糸は太いほど丈夫だが毛羽が多い。  基本的には高粘度・低濃度(PVA)
もし毛羽を気にしないなら低粘度・低濃度(PVA)でもOK
糸は細いほど毛羽が少ないが弱い。  基本的には低粘度・高濃度(PVA)
合繊は綿と比較して糊が付きづらいので、綿よりも高濃度になる。

主材料

デンプン(コーンスターチ)
デバイド抵抗を下げることが主目的
少量で高粘度になるため高濃度の糊は作れない。

化工澱粉

・低粘度  ・粘度安定  ・低温での溶解性が良  ・老化が起こりづらい
高濃度の糊を作るときや残糊が出るときに適している。

デンプンの老化
1日放置で粘度は60%程度ダウン。濃度的には10%程度ダウン。


高密度の定義は、サイズボックスのオープンスペース45%近傍以下

PVA

糊剤のメイン。

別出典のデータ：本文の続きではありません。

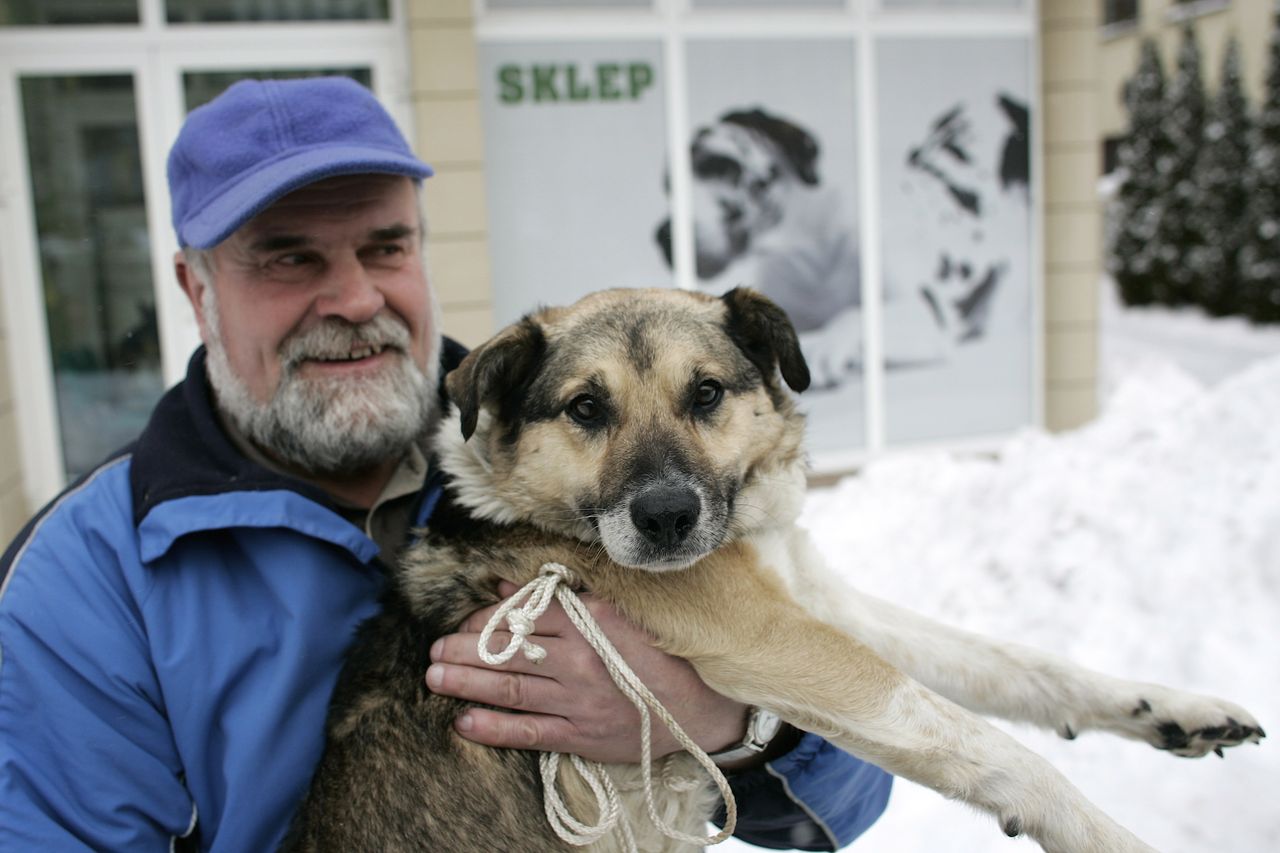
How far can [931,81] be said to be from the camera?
827cm

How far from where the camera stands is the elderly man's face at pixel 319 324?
7.42 feet

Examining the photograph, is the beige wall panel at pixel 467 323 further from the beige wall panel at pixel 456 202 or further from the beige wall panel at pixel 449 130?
the beige wall panel at pixel 449 130

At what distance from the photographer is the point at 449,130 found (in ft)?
22.7

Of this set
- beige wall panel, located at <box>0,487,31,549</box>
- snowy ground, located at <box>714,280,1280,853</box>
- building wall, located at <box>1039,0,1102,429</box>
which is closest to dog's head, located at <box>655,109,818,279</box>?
snowy ground, located at <box>714,280,1280,853</box>

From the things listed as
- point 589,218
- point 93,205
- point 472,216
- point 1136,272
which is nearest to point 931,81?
point 589,218

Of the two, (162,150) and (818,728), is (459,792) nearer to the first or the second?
(818,728)

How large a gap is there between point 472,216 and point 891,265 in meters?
3.78

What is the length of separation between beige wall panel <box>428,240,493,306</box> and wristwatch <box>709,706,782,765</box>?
5.40 metres

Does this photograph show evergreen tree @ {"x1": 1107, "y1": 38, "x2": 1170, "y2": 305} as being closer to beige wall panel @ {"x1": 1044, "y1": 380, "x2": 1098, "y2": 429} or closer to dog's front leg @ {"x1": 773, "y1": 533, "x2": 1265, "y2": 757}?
beige wall panel @ {"x1": 1044, "y1": 380, "x2": 1098, "y2": 429}

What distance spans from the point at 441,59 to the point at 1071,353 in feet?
20.2

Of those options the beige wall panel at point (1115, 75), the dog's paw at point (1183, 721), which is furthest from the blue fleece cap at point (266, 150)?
the beige wall panel at point (1115, 75)

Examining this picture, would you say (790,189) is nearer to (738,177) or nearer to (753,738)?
(738,177)

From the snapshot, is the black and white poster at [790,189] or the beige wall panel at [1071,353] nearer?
the black and white poster at [790,189]

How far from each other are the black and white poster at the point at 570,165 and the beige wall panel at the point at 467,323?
0.33 m
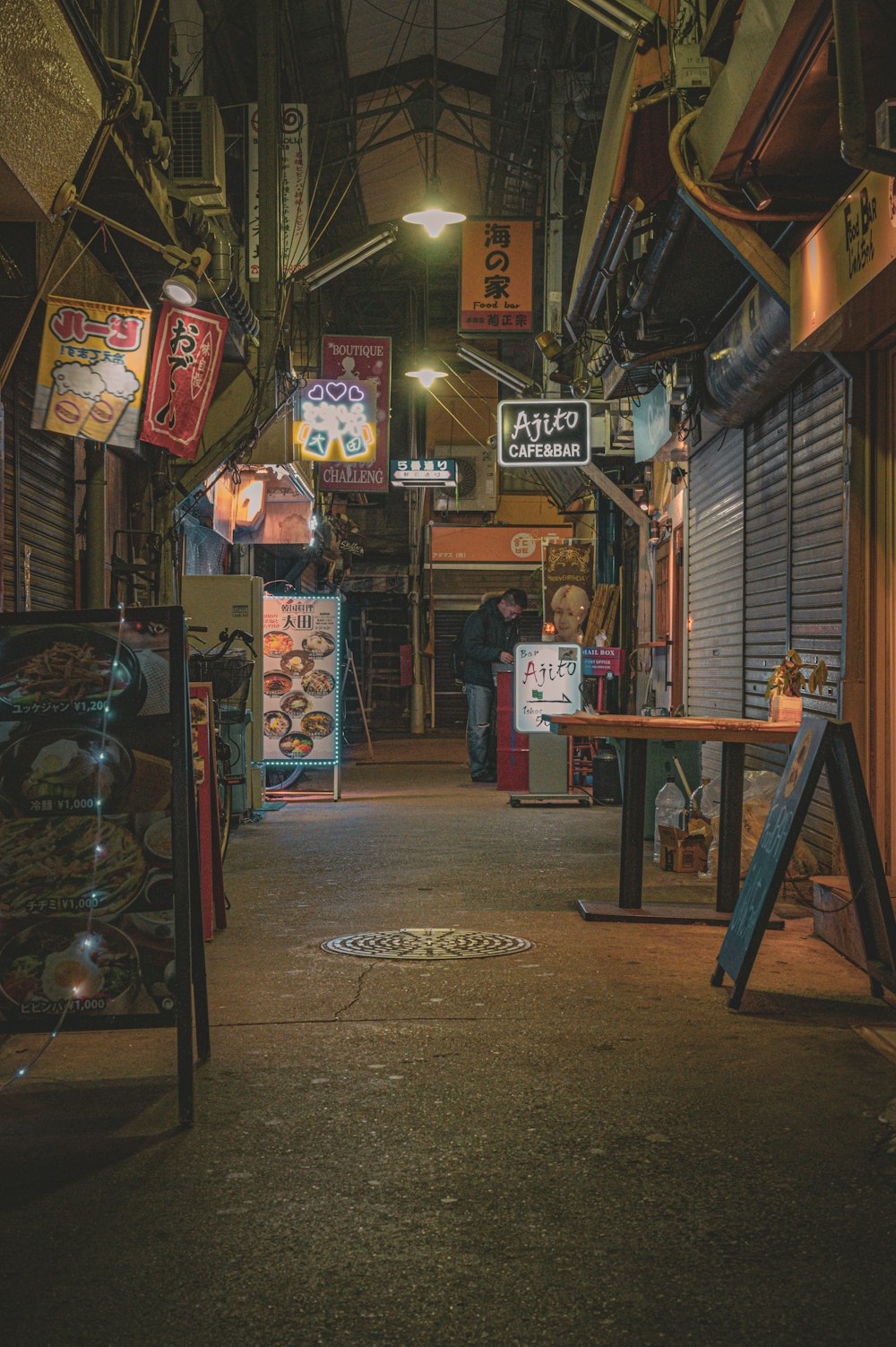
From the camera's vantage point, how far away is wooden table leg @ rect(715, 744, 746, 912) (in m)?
7.67

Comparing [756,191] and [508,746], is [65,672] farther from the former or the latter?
[508,746]

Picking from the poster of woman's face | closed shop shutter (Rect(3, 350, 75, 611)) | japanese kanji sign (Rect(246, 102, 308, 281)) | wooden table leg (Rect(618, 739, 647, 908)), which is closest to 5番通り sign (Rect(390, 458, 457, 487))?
the poster of woman's face

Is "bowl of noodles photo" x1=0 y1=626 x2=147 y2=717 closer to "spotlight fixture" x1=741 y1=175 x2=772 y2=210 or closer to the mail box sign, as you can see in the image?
"spotlight fixture" x1=741 y1=175 x2=772 y2=210

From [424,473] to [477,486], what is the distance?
5093 millimetres

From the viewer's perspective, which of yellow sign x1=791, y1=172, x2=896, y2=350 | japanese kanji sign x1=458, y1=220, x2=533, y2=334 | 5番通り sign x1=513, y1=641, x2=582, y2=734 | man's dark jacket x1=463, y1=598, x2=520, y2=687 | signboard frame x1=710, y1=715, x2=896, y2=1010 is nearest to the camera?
signboard frame x1=710, y1=715, x2=896, y2=1010

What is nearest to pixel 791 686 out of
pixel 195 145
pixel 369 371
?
pixel 195 145

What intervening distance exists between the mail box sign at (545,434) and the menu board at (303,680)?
14.3ft

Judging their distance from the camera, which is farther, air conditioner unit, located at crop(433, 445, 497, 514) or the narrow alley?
air conditioner unit, located at crop(433, 445, 497, 514)

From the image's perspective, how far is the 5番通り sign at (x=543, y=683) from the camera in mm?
15586

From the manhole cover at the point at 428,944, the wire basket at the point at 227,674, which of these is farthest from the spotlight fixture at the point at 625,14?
the manhole cover at the point at 428,944

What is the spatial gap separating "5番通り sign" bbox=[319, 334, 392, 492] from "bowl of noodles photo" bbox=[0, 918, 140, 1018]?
16344 mm

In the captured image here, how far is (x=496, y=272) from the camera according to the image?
1872cm

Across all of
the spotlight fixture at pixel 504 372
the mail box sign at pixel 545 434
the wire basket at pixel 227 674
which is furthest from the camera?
the spotlight fixture at pixel 504 372

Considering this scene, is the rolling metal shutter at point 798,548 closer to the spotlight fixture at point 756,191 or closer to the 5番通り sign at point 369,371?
the spotlight fixture at point 756,191
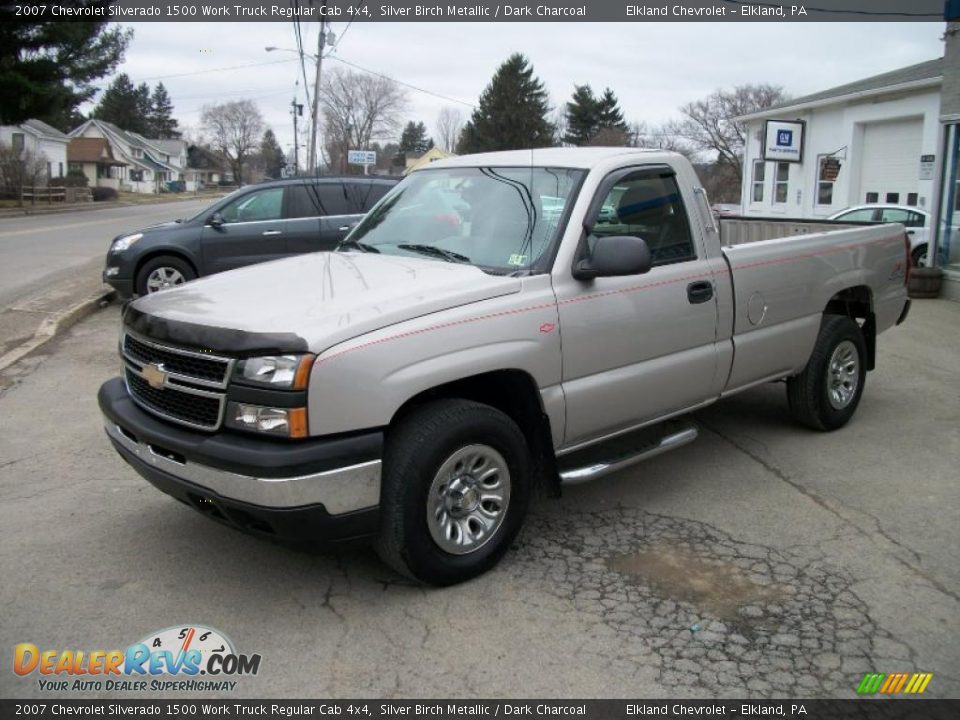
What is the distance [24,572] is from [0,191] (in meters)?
44.5

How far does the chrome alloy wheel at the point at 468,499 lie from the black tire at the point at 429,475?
0.8 inches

接着力が強いため、デバイド部分で問題になる。
重合度や鹸化度が様々なものが出ている。
気にすべきは疎水用か親水用かという点に気をつけるべきである。
というのも、疎水用は親水用にも流用しやすいが、新水用は疎水用には流用しづらいためである。
例えば感覚的に疎水用は親水用に流用すると×0.8~0.9倍くらいで考え、親水用は疎水用に流用する場合は0.6~0.7倍くらいに考える時がある。
もちろん使用している重合度、鹸化度、繊維の種類によって異なってくるのであくまで感覚的な話である。

アクリル糊

PVAよりも汎用性が高く、合繊にも接着するが、コストが高い。
綿と合繊で目的の異なるアクリル糊が使われる。